Central Bankers Then and Now, Part III
Scholars of the Great Depression typically blame policymakers of the 1930s for failing to do four things:
- They failed to rein in the 1920s economic boom, allowing its collapse to lead to the worst depression in US history.
- Following the Crash of ’29, they failed to inject sufficient liquidity into the economy, causing it to contract much faster and more deeply than would otherwise have been the case.
- During the Depression, the U.S. government failed to engage in the massive deficit spending that would have jump-started the failing economy.

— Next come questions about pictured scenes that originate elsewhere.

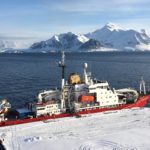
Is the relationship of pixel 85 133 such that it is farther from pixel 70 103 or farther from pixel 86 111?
pixel 70 103

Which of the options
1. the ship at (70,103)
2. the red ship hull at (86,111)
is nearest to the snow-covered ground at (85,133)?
the red ship hull at (86,111)

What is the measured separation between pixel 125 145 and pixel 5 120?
17.4 metres

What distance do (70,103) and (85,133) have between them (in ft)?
36.1

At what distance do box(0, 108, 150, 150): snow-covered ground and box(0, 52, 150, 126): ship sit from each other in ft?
6.30

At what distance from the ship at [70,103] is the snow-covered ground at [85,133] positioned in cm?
192

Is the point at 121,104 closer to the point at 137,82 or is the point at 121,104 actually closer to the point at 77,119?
the point at 77,119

- In the early 1930s, as bank failures rose, the Fed and the Treasury Department failed to act quickly enough to save the banking system, whose collapse prolonged the Depression by many years.
Just by looking back at the facts as I’ve laid them out, some of these critiques are fair and some of them aren’t.
It’s true that policymakers in the 1930s failed to rein in the market boom (rates were actually eased in 1927, in an effort to help a collapsing Germany and a nearly-collapsing Britain). And it’s also true that, once the market crashed and the recession began, central bankers should have been more accommodative. Instead, they initially raised rates, believing that it was better for the economy to keep the dollar strong (it was then pegged to gold) than it was to encourage borrowing. In retrospect, that was a mistake, although at the time it seemed reasonable.
But, given those errors, central bankers in the 1930s did a decent job, growing the economy faster during the Great Depression than modern central bankers have been able to do following the (far less devastating) Great Recession. In addition, and possibly more important, they set the economic stage for the greatest long-term economic boom in American history.
Consider this scenario. Suppose the central bankers of the 1930s had in fact injected massive liquidity into the U.S. economy after the ’29 Crash, as their modern counterparts did following the Financial crisis. And suppose that those early central bankers, like their modern counterparts, had then continued to inject liquidity long after the recession had ended (that is, after 1933 and after 2009). The U.S. economy of that day would have entered into the same prolonged period of “secular stagnation” that we endured after 2008.
If that had happened, what shape would the U.S. have been in when World War II reared its ugly head? With its economy moribund, could the U.S. have geared up sufficiently to fight and win a two-front war against Germany and Japan?
Fortunately for us, and thanks in large part to the restraint shown by the policymakers of the 1930s, by 1940 the U.S. economy was roaring ahead, having grown 63% since the recession ended in 1933. If Ben Bernanke had been running the Fed in the 1930s, our economy would have grown a paltry 9%—that’s how much U.S. GDP grew in the similar period after the Financial Crisis.
I would argue instead as follows:
- As noted earlier, when the 1920s economic boom blew up, it was simply not possible for bankers to be accommodative enough to prevent a very serious recession. At least, it wasn’t possible without drowning the economy is a sea of liquidity, as Bernanke & Co. did 80 years later. Free market economies simply cannot flourish in a government-orchestrated monetary tsunami.
- There were excellent reasons why central bankers, not just in the U.S. but everywhere in the world, weren’t more accommodative following the Crash. Those reasons had to do with the gold standard and the impossibility of simultaneously encouraging economic growth (by lowering interest rates) and avoiding a massive run on a country’s currency and gold reserves. More on this in a bit.
- Deficit spending, if engaged in on a massive scale, might have mitigated the Depression, but there was simply no possibility that government spending on such a scale could have happened. Roosevelt was willing to spend to ease the lot of the unemployed—the CCC and the WPA kept Americans’ spirits up—but even he and his fellow Democrats were opposed to stimulus spending. (In any event, the U.S. government was then very small relative to U.S. GDP.) Eight decades later, the best Obama and the Democrats could do was a $787 billion pork-barrel stimulus that did nothing but increase the Federal debt. (If the Republicans had controlled the White House and both branches of government, they would have been just as bad.) There is no point in blaming policymakers for not doing something that is a fantasy.
- Bernanke is famous for his theory that the failure to prevent the collapse of the banking system in the 1930s prolonged the Depression. When I debated him, Bernanke claimed that “9,000 American banks failed in the early 1930s.” I later checked and he was exactly right—but the statistic is highly misleading. I’ll get to that issue in a moment.
Summarizing the failures and successes of the policymakers of the 1930s, we can clearly see that they should have been more active in trying to control the boom period of the 1920s. They could also have been far more accommodative following the Stock Market Crash. Partly as a result of those “failures”, but mostly as a result of the over-the-top boom of the 1920s, Americans suffered through a long and deep recession.
But policymakers in the 1930s also understood—far better than their modern counterparts—that the “destruction” part of the creative destruction that characterizes modern free market economies is crucial. Without occasional destruction, there can be no creative growth.